PROBLEM TO WORK ON:
Render the records starting at the line that contains "Among rect(53, 0, 267, 317): orange" and ending at the line that contains "3033 millimetres" as a two-column CSV with the header record_text,answer, one row per record. Put each value in its own quoted field and replace any line breaks with spaces.

****************

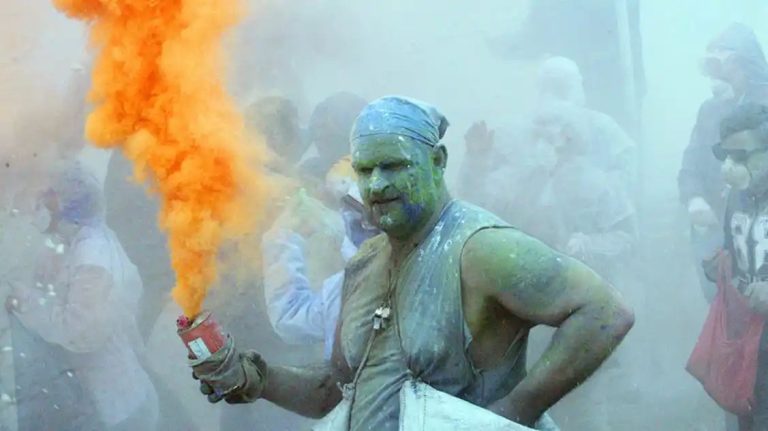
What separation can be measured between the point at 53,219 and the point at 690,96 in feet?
13.0

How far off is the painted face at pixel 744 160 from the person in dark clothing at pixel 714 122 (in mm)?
56

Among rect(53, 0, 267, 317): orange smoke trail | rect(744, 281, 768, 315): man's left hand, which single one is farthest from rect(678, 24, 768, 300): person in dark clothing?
rect(53, 0, 267, 317): orange smoke trail

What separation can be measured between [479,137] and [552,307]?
3033 millimetres

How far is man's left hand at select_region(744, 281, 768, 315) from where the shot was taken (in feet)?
15.7

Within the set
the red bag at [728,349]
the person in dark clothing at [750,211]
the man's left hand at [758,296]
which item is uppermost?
the person in dark clothing at [750,211]

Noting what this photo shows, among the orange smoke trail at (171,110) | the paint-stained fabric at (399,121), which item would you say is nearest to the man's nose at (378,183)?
the paint-stained fabric at (399,121)

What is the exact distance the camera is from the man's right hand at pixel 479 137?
16.8 ft

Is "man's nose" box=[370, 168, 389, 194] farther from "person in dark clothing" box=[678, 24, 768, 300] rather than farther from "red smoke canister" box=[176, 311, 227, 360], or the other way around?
"person in dark clothing" box=[678, 24, 768, 300]

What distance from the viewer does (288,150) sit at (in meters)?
5.09

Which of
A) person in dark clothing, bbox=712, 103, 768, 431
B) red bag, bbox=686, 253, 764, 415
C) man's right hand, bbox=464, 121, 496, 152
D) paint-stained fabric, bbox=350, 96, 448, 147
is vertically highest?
paint-stained fabric, bbox=350, 96, 448, 147

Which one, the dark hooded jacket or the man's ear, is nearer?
the man's ear

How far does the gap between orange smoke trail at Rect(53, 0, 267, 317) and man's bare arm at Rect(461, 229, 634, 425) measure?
1081 millimetres

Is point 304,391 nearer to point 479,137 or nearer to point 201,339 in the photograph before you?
point 201,339

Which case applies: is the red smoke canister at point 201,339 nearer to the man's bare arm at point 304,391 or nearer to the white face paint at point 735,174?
the man's bare arm at point 304,391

****************

EXERCISE SOLUTION:
record_text,answer
"Among rect(53, 0, 267, 317): orange smoke trail | rect(744, 281, 768, 315): man's left hand, which single one is farthest from rect(678, 24, 768, 300): person in dark clothing?","rect(53, 0, 267, 317): orange smoke trail"
"What separation can be measured between [479,137] and [552,307]?","3033 millimetres"